Call nginx -t and nginx -s reload to reload these changes. By now connecting to http://example.com, you should be forwarded to https://example.com!


  1. Already this may be inaccurate: it’s quite likely that the computer your computer talked with is actually a sort of time-share of the same hardware between different “computers”. It’s also possible your computer’s request never actually reached the data-center at all, and rather a cache along the way pre-emptively provided the information, to ensure a faster page load. Or your computer itself already had the contents of this page cached. 

  2. There’s a lot of aspects I don’t manage, like hardware (as mentioned in the footnote above), the network connection, memory, and a myriad of other complicated aspects of managing computers when they become very big. I pay someone – the hosting company – to be able to pretend I’m SSH-ing into a Linux PC in someone’s home that’s connected to the internet with a fixed IP. I manage this imaginary computer. 

  3. But do remember we’re operating at a high level of abstraction! If you’re doing something critical or professionally, please ensure you have a deeper understanding of the different aspects involved. In my opinion, it’s a bit like owning a car: you can take good care of your car without understanding how motors work; but it won’t cut it if you’re a mechanic, or want to make informed decisions. 

  4. While connections involve an IP and a “port”, which is just some number. Its purpose is to distinguish different channels of communication with the same computer. So, you may establish a connection with computer X on port 443 for an HTTPS connection, and to the same computer X but on port 22 for an SSH connection. In this sense, there’s an “outgoing port”, and an “incoming port”, such that a connection from computer A to computer B is determined by (A's IP)+(A's port)+(B's IP)+(B's port). Each such 4-tuple uniquely determines a single connection. While a port is just a number, there are general conventions for what services are served on what ports – such as 443 for HTTPS and 22 for SSH, as above. 

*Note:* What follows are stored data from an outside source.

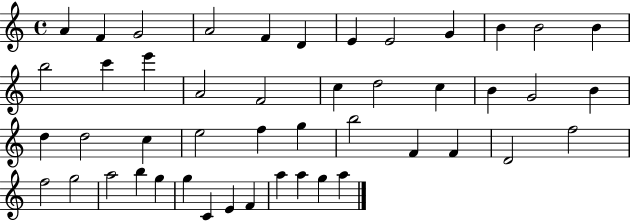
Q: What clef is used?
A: treble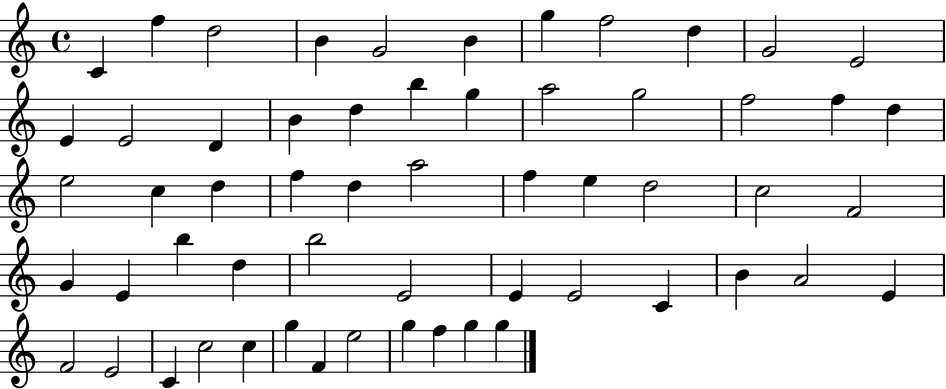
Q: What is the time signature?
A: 4/4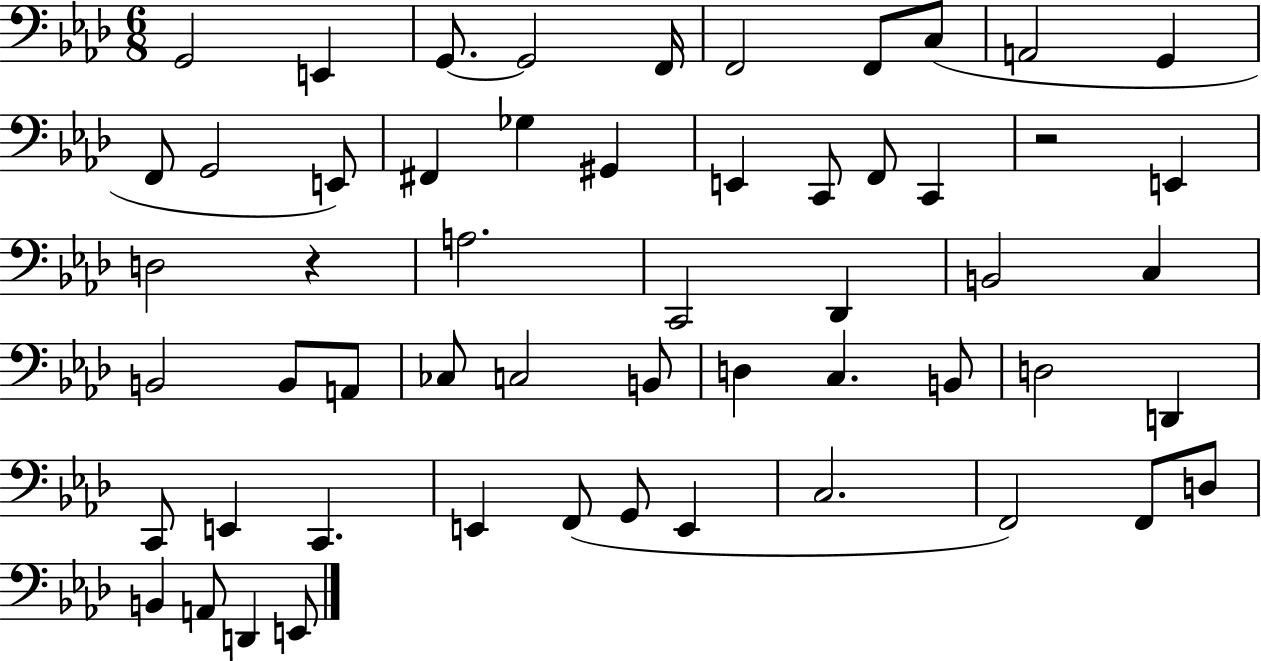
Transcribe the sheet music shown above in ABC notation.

X:1
T:Untitled
M:6/8
L:1/4
K:Ab
G,,2 E,, G,,/2 G,,2 F,,/4 F,,2 F,,/2 C,/2 A,,2 G,, F,,/2 G,,2 E,,/2 ^F,, _G, ^G,, E,, C,,/2 F,,/2 C,, z2 E,, D,2 z A,2 C,,2 _D,, B,,2 C, B,,2 B,,/2 A,,/2 _C,/2 C,2 B,,/2 D, C, B,,/2 D,2 D,, C,,/2 E,, C,, E,, F,,/2 G,,/2 E,, C,2 F,,2 F,,/2 D,/2 B,, A,,/2 D,, E,,/2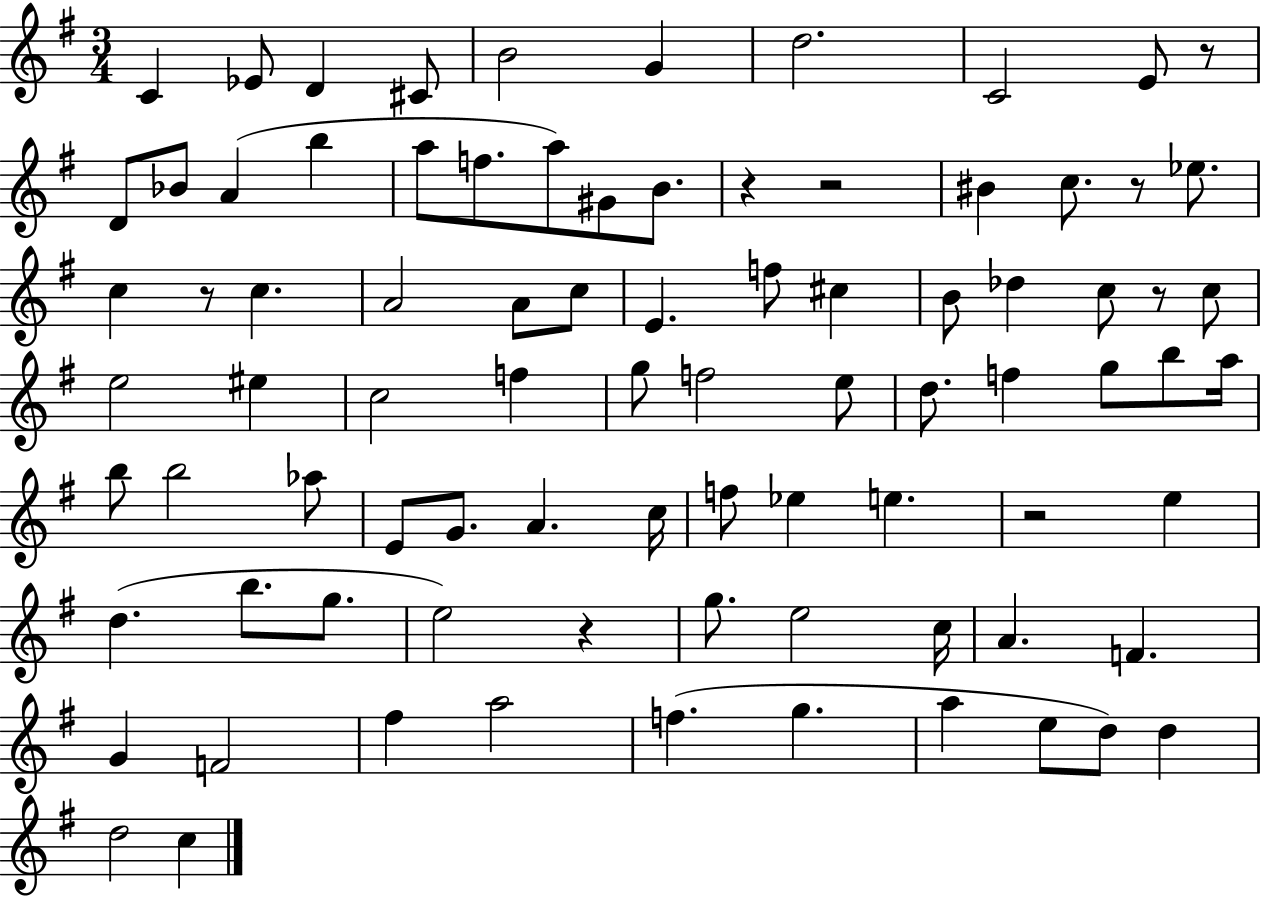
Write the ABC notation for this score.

X:1
T:Untitled
M:3/4
L:1/4
K:G
C _E/2 D ^C/2 B2 G d2 C2 E/2 z/2 D/2 _B/2 A b a/2 f/2 a/2 ^G/2 B/2 z z2 ^B c/2 z/2 _e/2 c z/2 c A2 A/2 c/2 E f/2 ^c B/2 _d c/2 z/2 c/2 e2 ^e c2 f g/2 f2 e/2 d/2 f g/2 b/2 a/4 b/2 b2 _a/2 E/2 G/2 A c/4 f/2 _e e z2 e d b/2 g/2 e2 z g/2 e2 c/4 A F G F2 ^f a2 f g a e/2 d/2 d d2 c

  5. While connections involve an IP and a “port”, which is just some number. Its purpose is to distinguish different channels of communication with the same computer. So, you may establish a connection with computer X on port 443 for an HTTPS connection, and to the same computer X but on port 22 for an SSH connection. In this sense, there’s an “outgoing port”, and an “incoming port”, such that a connection from computer A to computer B is determined by (A's IP)+(A's port)+(B's IP)+(B's port). Each such 4-tuple uniquely determines a single connection. While a port is just a number, there are general conventions for what services are served on what ports – such as 443 for HTTPS and 22 for SSH, as above. 

  6. Whether this is a good thing is vaguely debatable; some very old equipment simply won’t support HTTPS, so you’re effectively shutting these clients out from your website. Thus, if maximizing compatibility with as many devices as possible is a concern to you, and if you’re serving only public static content (so, not doing anything like authentication, serving sensitive content, etc.), feel free to serve a parallel plain HTTP version of your site. Otherwise, end-to-end encryption will, of course, be preferable as a default.